Certains chrétiens rwandais se convertissent à l'islam en raison de 
l'attitude exemplaire des musulmans du cru...

Par Richard Werly

Six ans après le génocide, la seule évocation des massacres leur arrache 
encore des larmes de douleur. Ali Kayiranga et Zuena Uwimana sont tous deux 
d'ethnie tutsie. L'un et l'autre ont vu, comme des dizaines de milliers de 
Rwandais  pris dans le maelström de la folie ethnique, périr sous leurs 
yeux des membres de leur famille. Mais ni Ali ni Zuena n'auraient pu croire 
que cela se passerait comme ça dans la chapelle où ces deux jeunes Rwandais 
avaient l'habitude de venir prier. Et avec la complicité du prêtre de la 
paroisse, un allié des extrémistes hutus, qui n'hésita pas, en avril 1994, 
à jeter ses fidèles tutsis dans les griffes de la mort, avant de s'exiler 
dans l'ex-Zaïre. Bons catholiques, élevés de manière très religieuse par 
une mère veuve, cuisinière dans un couvent de soeurs dominicaines, les deux 
amis d'enfance ne se sont jamais remis de cette terrible épreuve. Avoir vu 
leurs cousins massacrés à coups de machettes par d'autres paroissiens les a 
définitivement éloignés du Christ, des évangiles et des Eglises: " Nous 
avons regardé autour de nous, dans notre quartier de Nyamirembo - un 
faubourg central de Kigali, théâtre d'affreuses tueries - explique Ali, 
baptisé autrefois sous le nom de Martin. Les seuls à ne pas s'entre-tuer 
étaient les musulmans. Dans la mosquée, des centaines de Tutsis avaient 
trouvé refuge et bénéficiaient de la protection de leurs frères hutus. 
C'est ce visage de l'islam rwandais qui nous a amenés à nous convertir. "

Au Rwanda, 1% seulement de la population est de confession musulmane. Mais 
alors que l'Eglise catholique et les différentes confessions protestantes 
peinent à se remettre des conséquences du génocide, cette petite communauté 
islamique voit depuis quelque temps grossir ses rangs de nouveaux fidèles.

DONNÉES EXTRAITES –
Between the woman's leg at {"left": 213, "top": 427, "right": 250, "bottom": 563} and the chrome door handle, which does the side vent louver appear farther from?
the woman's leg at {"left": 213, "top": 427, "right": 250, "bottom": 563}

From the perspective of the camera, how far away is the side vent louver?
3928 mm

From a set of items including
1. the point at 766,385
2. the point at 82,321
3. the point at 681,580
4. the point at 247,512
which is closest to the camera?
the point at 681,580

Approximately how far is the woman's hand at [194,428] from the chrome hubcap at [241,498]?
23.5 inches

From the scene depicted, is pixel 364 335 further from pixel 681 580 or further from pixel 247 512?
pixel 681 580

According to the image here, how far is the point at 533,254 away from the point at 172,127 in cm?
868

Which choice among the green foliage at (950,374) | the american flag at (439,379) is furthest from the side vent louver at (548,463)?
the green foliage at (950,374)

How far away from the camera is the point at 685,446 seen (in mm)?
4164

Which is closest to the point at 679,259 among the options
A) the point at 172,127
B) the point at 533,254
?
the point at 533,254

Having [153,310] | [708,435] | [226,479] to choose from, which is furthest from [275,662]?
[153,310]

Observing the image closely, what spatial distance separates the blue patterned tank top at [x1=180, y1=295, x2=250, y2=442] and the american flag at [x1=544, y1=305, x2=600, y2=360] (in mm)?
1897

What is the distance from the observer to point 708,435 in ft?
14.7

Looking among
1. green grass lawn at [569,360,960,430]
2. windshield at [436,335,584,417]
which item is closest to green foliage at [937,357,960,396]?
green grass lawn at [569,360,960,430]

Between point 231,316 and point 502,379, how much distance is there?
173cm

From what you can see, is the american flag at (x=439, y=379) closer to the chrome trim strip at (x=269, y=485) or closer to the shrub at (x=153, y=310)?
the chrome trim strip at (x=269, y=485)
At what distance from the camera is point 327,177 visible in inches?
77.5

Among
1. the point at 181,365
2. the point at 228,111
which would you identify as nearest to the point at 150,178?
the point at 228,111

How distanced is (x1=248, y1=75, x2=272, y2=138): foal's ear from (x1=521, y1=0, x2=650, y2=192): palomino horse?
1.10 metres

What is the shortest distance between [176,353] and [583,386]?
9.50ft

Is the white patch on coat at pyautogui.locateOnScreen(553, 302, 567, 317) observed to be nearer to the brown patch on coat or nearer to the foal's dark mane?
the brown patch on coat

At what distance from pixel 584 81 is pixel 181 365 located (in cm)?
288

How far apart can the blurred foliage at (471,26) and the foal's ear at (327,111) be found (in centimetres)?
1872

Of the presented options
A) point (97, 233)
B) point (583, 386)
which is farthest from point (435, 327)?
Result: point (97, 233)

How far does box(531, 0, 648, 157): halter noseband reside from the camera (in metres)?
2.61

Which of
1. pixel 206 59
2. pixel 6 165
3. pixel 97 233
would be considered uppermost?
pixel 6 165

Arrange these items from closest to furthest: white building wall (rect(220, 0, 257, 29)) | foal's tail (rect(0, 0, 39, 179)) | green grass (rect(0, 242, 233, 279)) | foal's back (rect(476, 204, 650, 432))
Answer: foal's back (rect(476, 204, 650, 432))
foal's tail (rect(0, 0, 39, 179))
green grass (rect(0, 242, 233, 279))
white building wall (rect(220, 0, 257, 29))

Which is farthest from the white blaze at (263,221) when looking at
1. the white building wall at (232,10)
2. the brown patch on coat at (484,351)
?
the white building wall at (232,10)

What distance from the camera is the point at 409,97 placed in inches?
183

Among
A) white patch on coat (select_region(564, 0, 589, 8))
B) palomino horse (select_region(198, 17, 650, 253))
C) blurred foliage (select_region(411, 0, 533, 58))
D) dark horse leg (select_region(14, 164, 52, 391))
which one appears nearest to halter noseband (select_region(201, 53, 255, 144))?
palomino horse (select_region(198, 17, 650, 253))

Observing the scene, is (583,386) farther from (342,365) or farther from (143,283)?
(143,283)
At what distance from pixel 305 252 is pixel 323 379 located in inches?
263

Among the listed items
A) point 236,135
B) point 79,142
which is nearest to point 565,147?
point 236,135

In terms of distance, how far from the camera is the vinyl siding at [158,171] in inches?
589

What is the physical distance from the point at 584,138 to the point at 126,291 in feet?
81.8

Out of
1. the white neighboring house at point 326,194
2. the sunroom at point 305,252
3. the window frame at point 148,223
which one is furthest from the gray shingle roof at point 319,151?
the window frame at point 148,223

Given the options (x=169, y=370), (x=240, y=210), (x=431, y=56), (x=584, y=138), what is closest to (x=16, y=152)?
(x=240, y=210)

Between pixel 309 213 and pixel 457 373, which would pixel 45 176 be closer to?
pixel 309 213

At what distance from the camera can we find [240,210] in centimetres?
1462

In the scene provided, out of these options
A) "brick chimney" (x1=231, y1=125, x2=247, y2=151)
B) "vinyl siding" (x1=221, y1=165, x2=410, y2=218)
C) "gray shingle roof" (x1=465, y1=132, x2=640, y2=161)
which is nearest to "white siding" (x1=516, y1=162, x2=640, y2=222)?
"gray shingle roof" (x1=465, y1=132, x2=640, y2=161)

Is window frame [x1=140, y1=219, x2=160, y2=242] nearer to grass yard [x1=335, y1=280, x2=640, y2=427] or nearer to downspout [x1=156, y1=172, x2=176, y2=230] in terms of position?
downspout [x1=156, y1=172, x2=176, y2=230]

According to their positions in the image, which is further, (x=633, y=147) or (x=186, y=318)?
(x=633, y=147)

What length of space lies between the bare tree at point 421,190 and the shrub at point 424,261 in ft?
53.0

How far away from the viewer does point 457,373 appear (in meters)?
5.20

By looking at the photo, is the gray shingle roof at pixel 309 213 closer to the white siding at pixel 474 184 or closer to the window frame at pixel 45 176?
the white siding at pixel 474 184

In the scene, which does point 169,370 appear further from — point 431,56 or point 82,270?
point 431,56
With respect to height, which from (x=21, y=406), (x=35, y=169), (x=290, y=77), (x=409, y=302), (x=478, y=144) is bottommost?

CONSIGNES –
1. D'après l'extrait sur les conversions à l'islam au Rwanda, quelle part de la population rwandaise est de confession musulmane ?
2. Poursuivez l'article sur les conversions à l'islam au Rwanda après sa dernière phrase.
Ces données proviennent d'une autre source.

LES RÉPONSES –
1. Seulement 1 % de la population.

2.
D'anciens chrétiens viennent demander aux imams de se convertir à l'islam 
parce que la plaie des massacres saigne toujours au coeur de leurs Eglises. 
" Je ne pourrai jamais oublier cette vieille dame musulmane de Nyamirembo. 
Elle m'a avoué au cours du génocide que des Tutsis musulmans étaient cachés 
dans une dizaine de maisons proches par leurs coreli- gionnaires hutus. 
Ceux-ci s'étaient promis de mourir avec eux s'ils étaient repérés par les 
milices ", explique Zuena. Un fait confirmé par le théologien catholique 
laïc Laurien Ntezimana, qui échappa de justesse à la mort: " Les musulmans 
rwandais ont été sauvés par leur sens de la solidarité, avoue- t-il.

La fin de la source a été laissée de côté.